Source document =>
[Start of section]
For more information, see the documentation.

For an example of how to use the JIT, see the JIT Demo, which implements a toy language.

For an example of how to use Cranelift to run WebAssembly code, see Wasmtime, which implements a standalone, embeddable, VM using Cranelift.

Status

Cranelift currently supports enough functionality to run a wide variety of programs, including all the functionality needed to execute WebAssembly MVP functions, although it needs to be used within an external WebAssembly embedding to be part of a complete WebAssembly implementation.

The x86-64 backend is currently the most complete and stable; other architectures are in various stages of development. Cranelift currently supports both the System V AMD64 ABI calling convention used on many platforms and the Windows x64 calling convention. The performance of code produced by Cranelift is not yet impressive, though we have plans to fix that.

The core codegen crates have minimal dependencies, support no_std mode (see below), and do not require any host floating-point support, and do not use callstack recursion.

Cranelift does not yet perform mitigations for Spectre or related security issues, though it may do so in the future. It does not currently make any security-relevant instruction timing guarantees. It has seen a fair amount of testing and fuzzing, although more work is needed before it would be ready for a production use case.

Cranelift's APIs are not yet stable.

Cranelift currently requires Rust 1.37 or later to build.

Contributing

If you're interested in contributing to Cranelift: thank you! We have a contributing guide which will help you getting involved in the Cranelift project.

Planned uses

Cranelift is designed to be a code generator for WebAssembly, but it is general enough to be useful elsewhere too. The initial planned uses that affected its design are:

Building Cranelift

Cranelift uses a conventional Cargo build process.

Cranelift consists of a collection of crates, and uses a Cargo Workspace, so for some cargo commands, such as cargo test, the --all is needed to tell cargo to visit all of the crates.

test-all.sh at the top level is a script which runs all the cargo tests and also performs code format, lint, and documentation checks.
[End of section]
Source data
[Start of section]
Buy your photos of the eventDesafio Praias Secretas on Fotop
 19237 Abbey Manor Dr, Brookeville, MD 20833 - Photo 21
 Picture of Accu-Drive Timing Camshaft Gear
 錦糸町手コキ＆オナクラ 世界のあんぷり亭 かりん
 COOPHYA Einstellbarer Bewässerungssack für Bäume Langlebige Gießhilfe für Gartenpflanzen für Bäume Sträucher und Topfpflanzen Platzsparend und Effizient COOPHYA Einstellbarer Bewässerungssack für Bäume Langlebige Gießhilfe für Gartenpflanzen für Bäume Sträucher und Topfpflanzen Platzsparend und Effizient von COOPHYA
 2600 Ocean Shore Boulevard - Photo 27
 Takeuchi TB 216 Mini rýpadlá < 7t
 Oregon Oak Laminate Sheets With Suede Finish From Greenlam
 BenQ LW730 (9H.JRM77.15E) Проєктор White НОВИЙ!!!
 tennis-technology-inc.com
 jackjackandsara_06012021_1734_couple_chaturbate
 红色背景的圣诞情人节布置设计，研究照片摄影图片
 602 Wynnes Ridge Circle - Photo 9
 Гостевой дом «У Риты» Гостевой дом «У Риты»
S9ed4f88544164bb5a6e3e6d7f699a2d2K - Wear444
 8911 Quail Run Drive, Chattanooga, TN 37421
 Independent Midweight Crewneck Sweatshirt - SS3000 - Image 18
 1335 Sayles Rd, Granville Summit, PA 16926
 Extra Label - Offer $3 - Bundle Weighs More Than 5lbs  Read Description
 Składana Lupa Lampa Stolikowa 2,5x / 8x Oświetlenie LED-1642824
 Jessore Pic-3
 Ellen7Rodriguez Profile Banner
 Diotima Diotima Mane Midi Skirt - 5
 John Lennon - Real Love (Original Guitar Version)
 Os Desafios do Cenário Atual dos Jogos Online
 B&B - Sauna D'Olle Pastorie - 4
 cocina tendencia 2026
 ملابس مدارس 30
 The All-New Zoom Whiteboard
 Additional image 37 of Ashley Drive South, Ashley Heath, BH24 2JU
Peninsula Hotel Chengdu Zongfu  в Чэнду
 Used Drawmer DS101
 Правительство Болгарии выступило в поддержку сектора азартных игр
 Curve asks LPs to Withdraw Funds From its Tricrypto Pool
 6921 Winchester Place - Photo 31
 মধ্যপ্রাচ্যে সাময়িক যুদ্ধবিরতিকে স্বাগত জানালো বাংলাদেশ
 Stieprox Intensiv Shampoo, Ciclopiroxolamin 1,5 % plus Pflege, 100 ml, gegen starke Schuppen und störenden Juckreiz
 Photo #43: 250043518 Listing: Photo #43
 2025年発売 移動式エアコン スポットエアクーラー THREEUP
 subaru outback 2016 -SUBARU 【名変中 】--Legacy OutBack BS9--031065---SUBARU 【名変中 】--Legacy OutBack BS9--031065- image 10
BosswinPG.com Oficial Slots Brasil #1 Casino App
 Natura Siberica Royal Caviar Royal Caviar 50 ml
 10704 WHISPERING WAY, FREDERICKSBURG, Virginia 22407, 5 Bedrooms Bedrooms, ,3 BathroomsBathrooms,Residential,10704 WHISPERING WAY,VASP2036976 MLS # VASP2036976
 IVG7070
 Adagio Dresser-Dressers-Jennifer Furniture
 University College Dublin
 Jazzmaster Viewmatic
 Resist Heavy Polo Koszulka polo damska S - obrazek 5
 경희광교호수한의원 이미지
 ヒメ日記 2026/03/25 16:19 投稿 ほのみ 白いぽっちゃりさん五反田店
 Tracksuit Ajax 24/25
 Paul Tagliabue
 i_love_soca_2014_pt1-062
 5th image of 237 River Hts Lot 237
[End of section]
Work task =>
Answer these questions from the Cranelift overview:
1. Which Cranelift backend is the most complete and stable?
2. What Rust version does building Cranelift require?
3. Which script runs all the cargo tests along with format, lint, and documentation checks?

Exercise response =>
1. The x86-64 backend.
2. Rust 1.37 or later.
3. test-all.sh, at the top level.